One other element is of determining value as to the necessity for his
occupation and defence of Brooklyn Heights. New York was the only base
from which Great Britain could operate against the colonies as an
organized State. By Long Island Sound and the Hudson River, her right
hand would hold New England under the guns of her warships, and by quick
occupation of Chesapeake and Delaware Bays and their tributary streams,
her left hand would cut off the South.

If the views of Lord Dartmouth had prevailed, in 1775, there would have
been no siege of Boston; but New York would have had a garrison fully
equal to its defence, while sparing troops for operations outside. But
the prompt occupation of New York, as the headquarters of revolution,
was a clear declaration to the world, and to the scattered people of the
colonies, that a new nation was asserting life, and that its soil was
free from a hostile garrison.

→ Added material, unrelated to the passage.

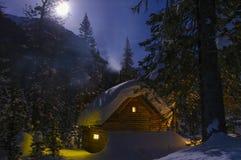 Casa leggiadramente, il fumo dal camino, notte illuminata dalla luna di inverno Immagine Stock Libera da Diritti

The occupation of New York centralized, at
the social, commercial, and natural capital of the Republic, all
interests and resources, and gave to the struggle real force,
inspiration, and dignity.

Just as the men at Bunker Hill fought so long as powder and ball held
out, but could not have been led to assail, in open field, the veterans
whom they did, in fact, so effectively resist; and, as very often, a
patriotic band has bravely defended, when unequal to aggressive
action,--so the possession, defence, and even the loss, of New York, as
an incident of a campaign, were very different from an effort to wrest
the city from the grasp of a British garrison, under cover of yawning
broadsides.

History is replete with facts to show how hopefully men will seek to
regain lost positions, when an original capture would have been deemed
utterly hopeless. Poland wellnigh regained a smothered nationality
through an inspiration, which never could have been evoked, in a plan to
seize from the Russian domain a grand estate, upon which to establish an
original Poland.

To have held but to have lost New York, would simply show the defects of
the defence, and the margin wanting in ability to retain, while no less
suggesting how, in turn, it might be regained, at the right time, by
adequate means and methods. The occupation and defence of Brooklyn
Heights was the chief element of value in this direction. It not only
combined the general protection of the city and post, in connection with
the works upon Governor's Island, but to have neglected either would
have admitted an inability to retain either.

British troops at Brooklyn would command New York. American troops at
Brooklyn presented the young nation in the attitude of guarding the
outer doorway of its freshly-asserted independence. It put the British
to the defensive, and compelled them to risk the landing of a large
army, after a protracted ocean voyage, before they could gain a footing
and measure strength with the colonists. It does not lessen our estimate
of the skill of Washington to know that Congress failed to supply
adequate forces; but he made wise estimates, and had reason to expect a
prompt response to his requisitions.